4562 sayılı OSB Kanunu’nun, “Arsa Satışları” başlıklı 15.maddesi, OSB’lerin, katılımcılarına arsa satışlarının nasıl yapılacağı ve bunun koşullarını; “Arsa Tahsisleri” başlıklı 18.maddede ise, hem OSB’lerin hem de katılımcıların arsa satış koşullarını düzenlemektedir. Aynı hususlar OSB Uygulama Yönetmeliğinin 103 ve 109. maddeleri arasında da düzenlenmiştir.
OSB Kanunu’nun 18. ve OSB Uygulama Yönetmeliğinin 109. maddeleri gereğince, katılımcılar; OSB’den satın aldığı ya da adına tahsisi yapılan taşınmazın yapı kullanmasını alıp, üretime geçmeden bu taşınmazını bir başkasına satamaz ve taşınmaz bu aşamaya gelinceye kadar, tapu kaydına geri alım şerhi konur.
Yapı kullanma alıp da üretime geçtikten sonra ise, geri alım şerhi kaldırılır ve satışlarda sadece OSB den “uygunluk” görüşü istenir.
OSB Kanunu ve OSB Uygulama Yönetmelik hükümleri, spekülatif maksatlı satışlara izin vermediğinden, katılımcılara satışı yapılan tapu kayıtlarına; taşınmazda üretime geçinceye kadar vefa şerhi, üretime geçtikten sonra ise “uygunluk görüşü alınması” şerhi konur.
Üretime geçtikten sonra, OSB yasası ile güdülen üretim maksadı gerçekleştiğinden ve de aksi durumunun Anayasanın 35.maddesi ile belirtilen mülkiyet hakkını kısıtlamış olacağından, bu aşamadan sonra geri alım şerhi kaldırılır.
Sadece OSB yasası ile sağlanmak istenen diğer amaçlara hizmet açısından “uygunluk görüşü” alınmasına dair şerhe yer verilir.
uygulamada, tapu müdürlüklerince, devir dışındaki işlemler için de OSB den uygunluk görüşü istenmektedir ki bu yasaya aykırıdır.
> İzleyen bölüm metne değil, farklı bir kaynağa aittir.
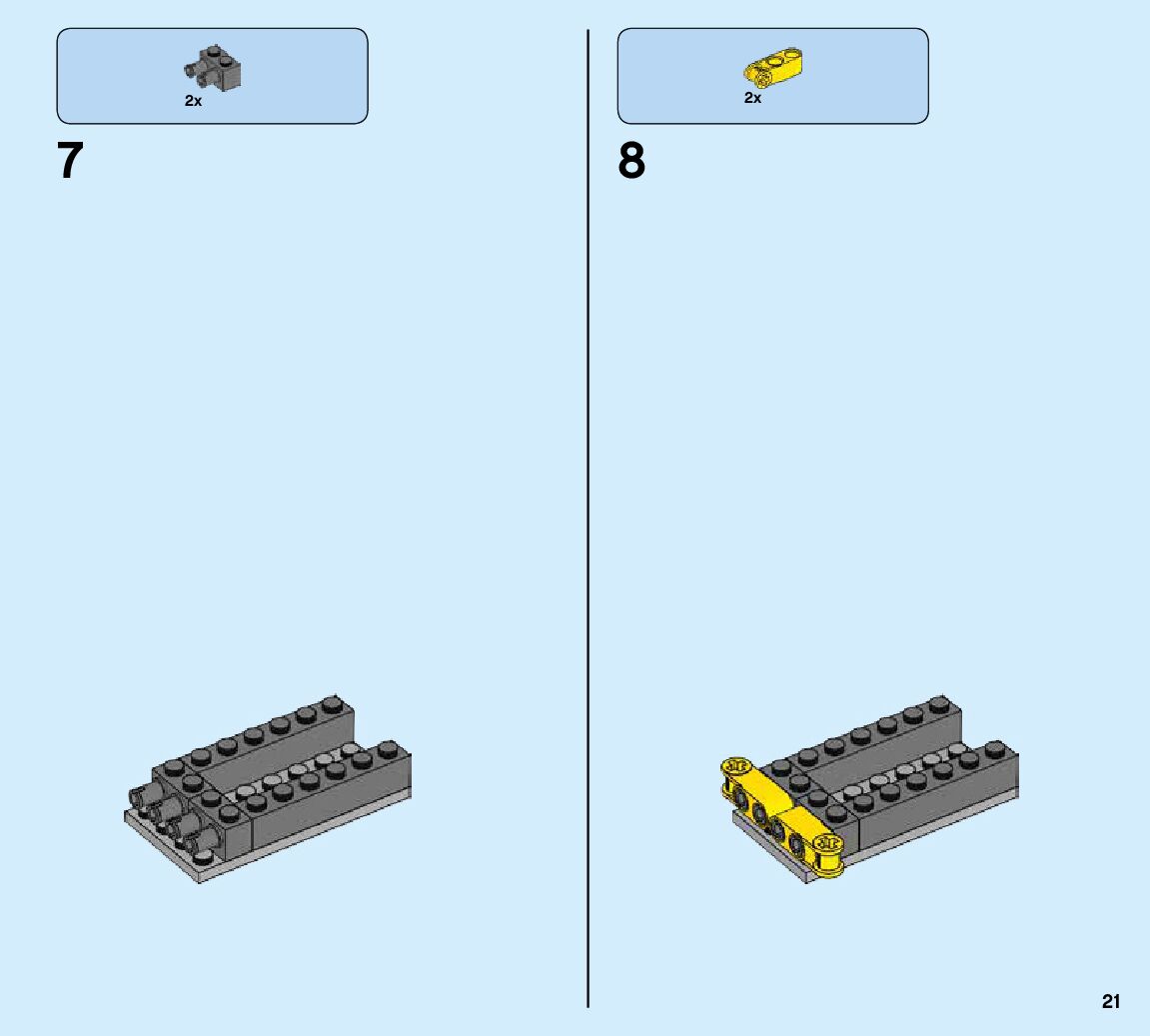 2x

7

2x

8

21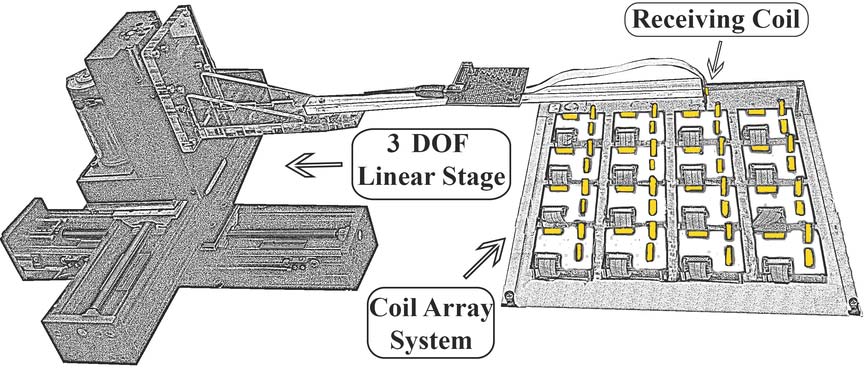 Receiving Coil

3 DOF
Linear Stage

Coil Array
System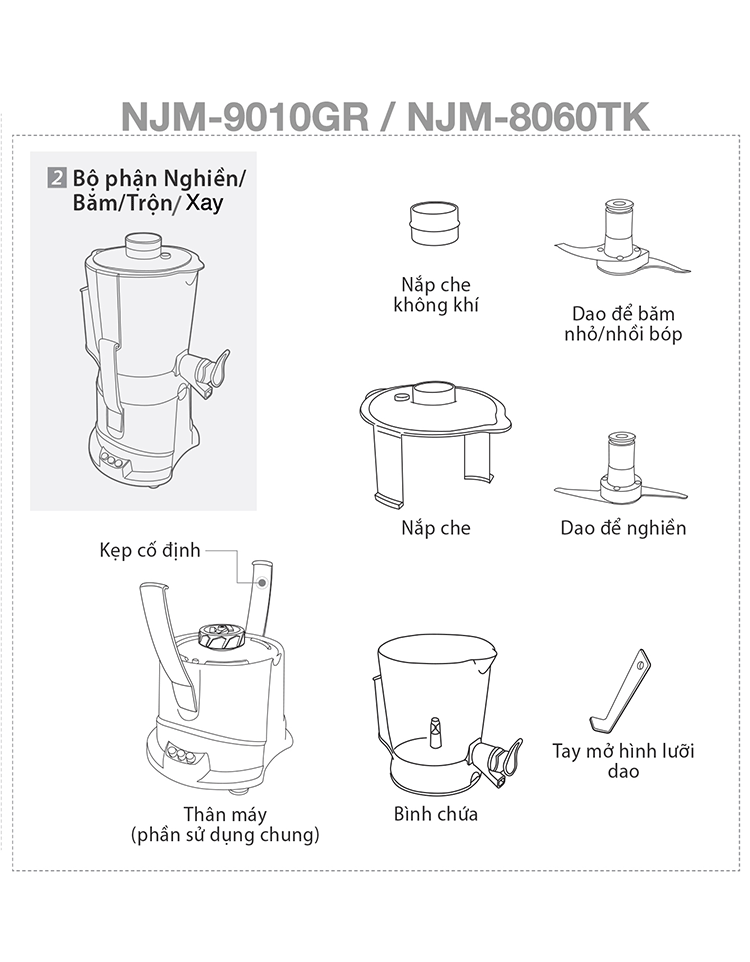 NJM-9010GR / NJM-8060TK

2 Bộ phận Nghiền/ Bằm/Trộn/ Xay

Nắp che không khí

Dao để băm nhỏ/nhồi bóp

Nắp che

Dao để nghiền

Kẹp cố định

Thân máy (phần sử dụng chung)

Bình chứa

Tay mở hình lưỡi dao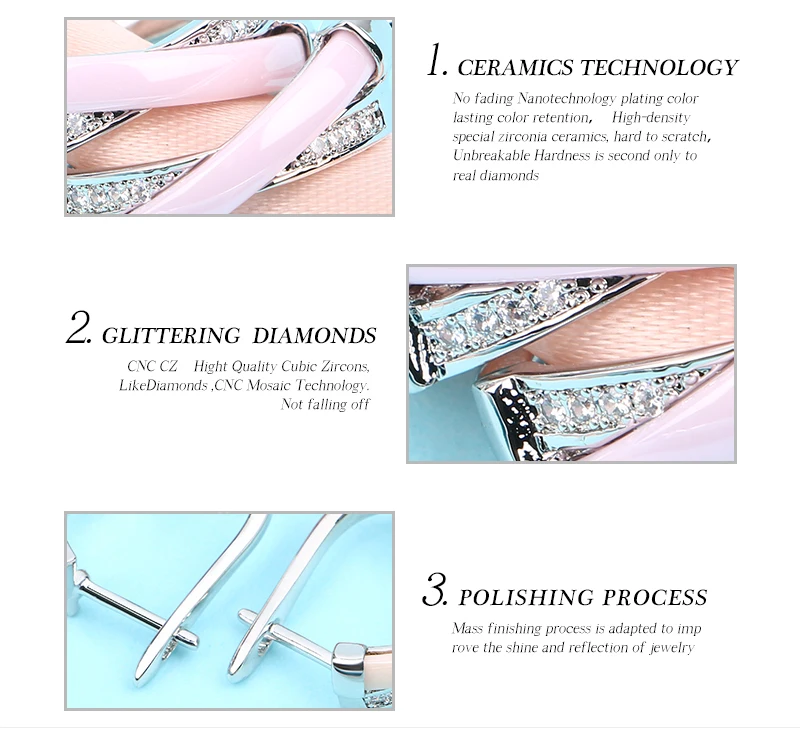 1. CERAMICS TECHNOLOGY

No fading Nanotechnology plating color lasting color retention,     High-density special zirconia ceramics, hard to scratch, Unbreakable Hardness is second only to real diamonds

2. GLITTERING DIAMONDS

CNC CZ    Hight Quality Cubic Zircons, LikeDiamonds ,CNC Mosaic Technology. Not falling off

3. POLISHING PROCESS

Mass finishing process is adapted to imp rove the shine and reflection of jewelry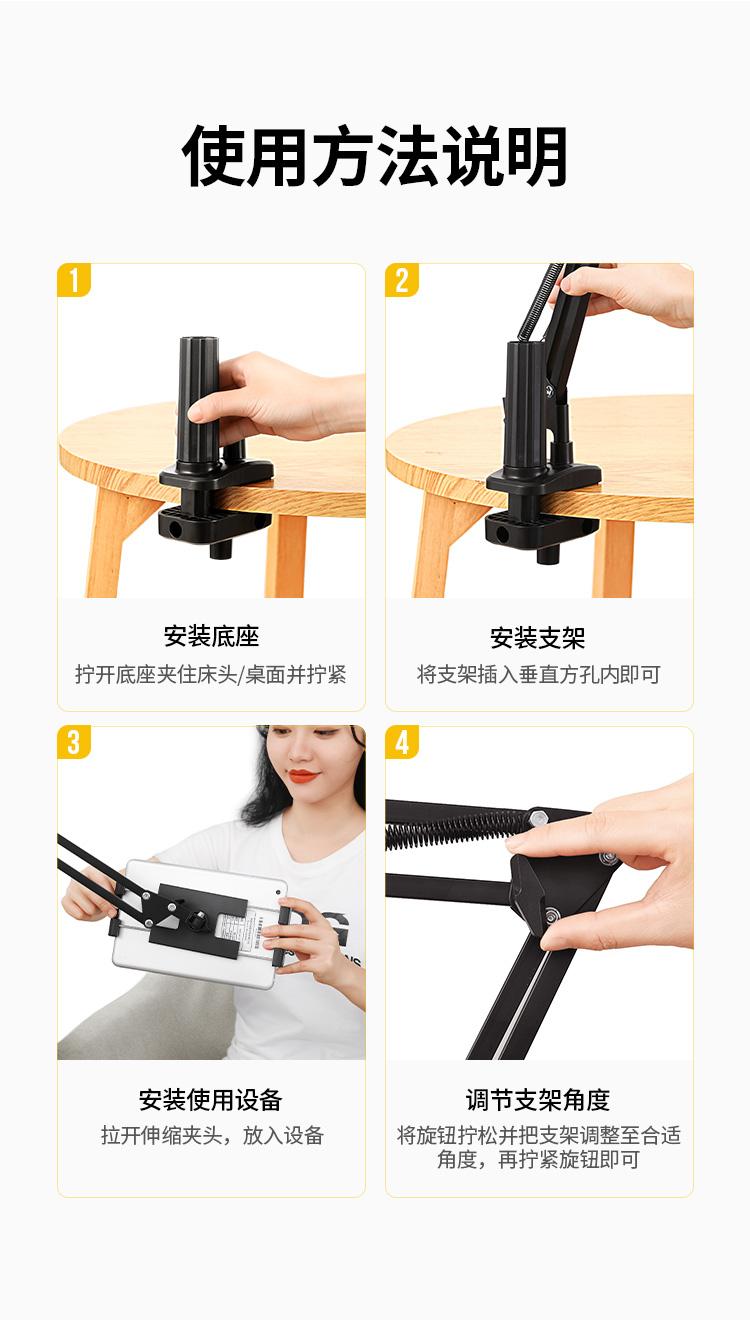 使用方法说明

1

安装底座

拧开底座夹住床头/桌面并拧紧

2

安装支架

将支架插入垂直方孔内即可

3

安装使用设备

拉开伸缩夹头，放入设备

4

调节支架角度

将旋钮拧松并把支架调整至合适角度，再拧紧旋钮即可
Başka bir deyişle, devir dışındaki hiçbir işlem mesela; taşınmazına ipotek koymak veya satış vaadi düzenleyip bunu tapuya şerh vermek için katılımcının OSB’den uygunluk görüşü alma zorunluluğu bulunmamaktadır. Ancak buna rağmen tapu müdürlükleri, bu konuda da uygunluk görüşünü istemekte ve yine OSB’ler devir dışındaki bu işlemler için de bazen uygunluk görüşü vermeyerek ikinci bir hukuka aykırılık içine girmektedir.
Yasada, bedelinin tamamı ödendiği halde katılımcıya, geri alım şerhi içeren tapusunun verilmesini engelleyen bir düzenleme olmadığı halde, tahsisle yetinip kendisine tapu verilmemektedir.
Bu durumda katılımcı, tapusunu alamadığı için, inşaatının yapımı için gerekli krediyi sağlamak istediğinde taşınmazını ipotek verememekte, bu da, ya kredi yolunu kapamakta ya da, bu sorunu iyi niyetle çözmek isteyen ve tapu sahibi görünen OSB’leri ipotek borçlusu haline getirmektedir.